Instructions for the task = Count the lines below that include the word "United" and write that number alone.

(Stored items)
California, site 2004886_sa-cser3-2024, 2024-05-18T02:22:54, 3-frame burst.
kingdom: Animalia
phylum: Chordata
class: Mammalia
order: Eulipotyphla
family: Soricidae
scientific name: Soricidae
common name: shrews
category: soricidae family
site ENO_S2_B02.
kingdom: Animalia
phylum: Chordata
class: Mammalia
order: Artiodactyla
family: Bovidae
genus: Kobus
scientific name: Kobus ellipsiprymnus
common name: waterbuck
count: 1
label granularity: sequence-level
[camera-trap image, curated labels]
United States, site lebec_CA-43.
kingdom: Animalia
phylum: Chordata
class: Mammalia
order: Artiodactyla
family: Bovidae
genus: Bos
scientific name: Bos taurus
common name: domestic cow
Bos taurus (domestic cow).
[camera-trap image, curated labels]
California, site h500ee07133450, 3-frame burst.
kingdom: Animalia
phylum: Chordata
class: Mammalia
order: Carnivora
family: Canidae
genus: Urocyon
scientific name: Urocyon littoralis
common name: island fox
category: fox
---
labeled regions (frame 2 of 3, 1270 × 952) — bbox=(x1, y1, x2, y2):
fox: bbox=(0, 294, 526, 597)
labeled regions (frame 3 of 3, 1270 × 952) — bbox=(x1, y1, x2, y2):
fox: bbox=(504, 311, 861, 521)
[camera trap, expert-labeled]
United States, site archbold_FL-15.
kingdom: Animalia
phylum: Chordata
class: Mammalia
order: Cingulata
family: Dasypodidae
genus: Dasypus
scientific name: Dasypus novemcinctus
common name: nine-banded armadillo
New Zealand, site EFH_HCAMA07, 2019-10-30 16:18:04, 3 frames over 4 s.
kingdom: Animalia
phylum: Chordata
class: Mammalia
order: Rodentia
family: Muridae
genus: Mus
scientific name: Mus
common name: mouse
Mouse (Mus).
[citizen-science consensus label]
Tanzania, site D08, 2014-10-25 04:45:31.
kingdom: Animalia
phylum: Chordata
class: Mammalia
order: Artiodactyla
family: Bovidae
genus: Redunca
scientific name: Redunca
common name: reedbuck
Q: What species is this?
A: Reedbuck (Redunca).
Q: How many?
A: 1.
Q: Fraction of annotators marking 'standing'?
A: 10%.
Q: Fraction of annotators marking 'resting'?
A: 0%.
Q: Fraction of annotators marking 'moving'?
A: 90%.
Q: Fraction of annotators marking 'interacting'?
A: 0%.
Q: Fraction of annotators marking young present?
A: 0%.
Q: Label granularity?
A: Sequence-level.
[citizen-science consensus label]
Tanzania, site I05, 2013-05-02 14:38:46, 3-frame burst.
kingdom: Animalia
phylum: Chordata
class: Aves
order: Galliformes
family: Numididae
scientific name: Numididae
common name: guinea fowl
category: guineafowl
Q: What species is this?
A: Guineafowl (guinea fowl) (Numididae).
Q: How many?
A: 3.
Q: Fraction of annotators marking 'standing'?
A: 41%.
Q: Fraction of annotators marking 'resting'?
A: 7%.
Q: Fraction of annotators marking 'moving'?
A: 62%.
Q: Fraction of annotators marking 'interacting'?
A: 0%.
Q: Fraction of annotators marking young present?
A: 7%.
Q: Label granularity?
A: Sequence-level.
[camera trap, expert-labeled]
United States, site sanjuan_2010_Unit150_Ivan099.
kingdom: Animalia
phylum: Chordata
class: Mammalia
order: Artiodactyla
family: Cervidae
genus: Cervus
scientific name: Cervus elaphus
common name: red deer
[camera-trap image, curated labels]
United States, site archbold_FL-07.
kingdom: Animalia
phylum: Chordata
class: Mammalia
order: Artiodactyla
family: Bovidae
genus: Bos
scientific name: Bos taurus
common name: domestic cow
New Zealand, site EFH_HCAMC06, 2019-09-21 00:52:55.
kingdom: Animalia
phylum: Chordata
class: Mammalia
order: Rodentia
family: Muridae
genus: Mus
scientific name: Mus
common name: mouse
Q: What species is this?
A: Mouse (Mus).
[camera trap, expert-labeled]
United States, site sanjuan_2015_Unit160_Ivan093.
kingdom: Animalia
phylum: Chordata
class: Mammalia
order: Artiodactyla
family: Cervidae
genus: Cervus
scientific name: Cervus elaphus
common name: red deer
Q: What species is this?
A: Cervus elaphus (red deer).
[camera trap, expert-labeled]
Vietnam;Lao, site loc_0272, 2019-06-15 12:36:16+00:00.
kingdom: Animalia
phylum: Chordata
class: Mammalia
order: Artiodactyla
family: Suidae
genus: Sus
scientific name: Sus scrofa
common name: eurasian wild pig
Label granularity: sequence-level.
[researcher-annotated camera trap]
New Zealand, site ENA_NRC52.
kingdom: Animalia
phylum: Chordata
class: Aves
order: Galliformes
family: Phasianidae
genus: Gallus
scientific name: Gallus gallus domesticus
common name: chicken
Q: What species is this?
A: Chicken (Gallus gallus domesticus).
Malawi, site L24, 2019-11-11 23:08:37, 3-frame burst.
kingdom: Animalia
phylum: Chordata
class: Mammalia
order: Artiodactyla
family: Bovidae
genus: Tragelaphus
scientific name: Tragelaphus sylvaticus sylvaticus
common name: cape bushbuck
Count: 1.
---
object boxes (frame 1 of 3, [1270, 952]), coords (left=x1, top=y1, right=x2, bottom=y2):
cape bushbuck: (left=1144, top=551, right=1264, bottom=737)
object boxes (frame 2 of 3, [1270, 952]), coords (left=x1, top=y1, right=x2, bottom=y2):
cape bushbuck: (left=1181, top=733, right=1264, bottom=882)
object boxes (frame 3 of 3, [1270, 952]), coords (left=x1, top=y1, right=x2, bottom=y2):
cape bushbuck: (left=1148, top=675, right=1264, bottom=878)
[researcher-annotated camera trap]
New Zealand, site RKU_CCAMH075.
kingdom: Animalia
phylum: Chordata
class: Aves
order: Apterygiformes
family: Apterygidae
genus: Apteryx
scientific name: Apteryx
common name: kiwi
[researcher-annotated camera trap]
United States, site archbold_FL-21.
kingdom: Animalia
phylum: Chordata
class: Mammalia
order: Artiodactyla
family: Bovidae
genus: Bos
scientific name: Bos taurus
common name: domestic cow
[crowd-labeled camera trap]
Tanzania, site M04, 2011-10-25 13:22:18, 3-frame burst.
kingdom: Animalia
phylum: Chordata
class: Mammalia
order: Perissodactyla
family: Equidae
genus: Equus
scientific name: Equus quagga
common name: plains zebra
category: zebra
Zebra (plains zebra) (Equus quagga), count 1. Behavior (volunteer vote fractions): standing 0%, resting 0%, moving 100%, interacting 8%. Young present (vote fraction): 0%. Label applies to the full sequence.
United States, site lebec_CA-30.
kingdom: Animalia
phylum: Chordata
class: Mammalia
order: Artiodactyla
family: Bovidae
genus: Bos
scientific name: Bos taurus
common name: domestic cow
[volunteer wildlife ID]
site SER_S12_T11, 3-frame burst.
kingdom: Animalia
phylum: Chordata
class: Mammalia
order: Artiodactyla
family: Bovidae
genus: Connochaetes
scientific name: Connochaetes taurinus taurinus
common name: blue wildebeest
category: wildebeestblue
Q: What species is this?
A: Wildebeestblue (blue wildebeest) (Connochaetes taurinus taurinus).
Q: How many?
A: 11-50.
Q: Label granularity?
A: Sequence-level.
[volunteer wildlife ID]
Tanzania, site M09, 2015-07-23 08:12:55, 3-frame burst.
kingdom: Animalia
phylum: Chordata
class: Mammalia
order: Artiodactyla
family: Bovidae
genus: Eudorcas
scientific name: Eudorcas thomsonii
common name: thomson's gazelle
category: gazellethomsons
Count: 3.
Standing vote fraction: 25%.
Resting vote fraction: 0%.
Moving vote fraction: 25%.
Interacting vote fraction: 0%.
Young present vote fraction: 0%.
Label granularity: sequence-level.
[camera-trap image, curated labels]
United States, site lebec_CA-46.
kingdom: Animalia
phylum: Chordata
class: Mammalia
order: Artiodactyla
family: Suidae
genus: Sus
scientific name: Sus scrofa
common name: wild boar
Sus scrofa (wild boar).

Answer to this task = 8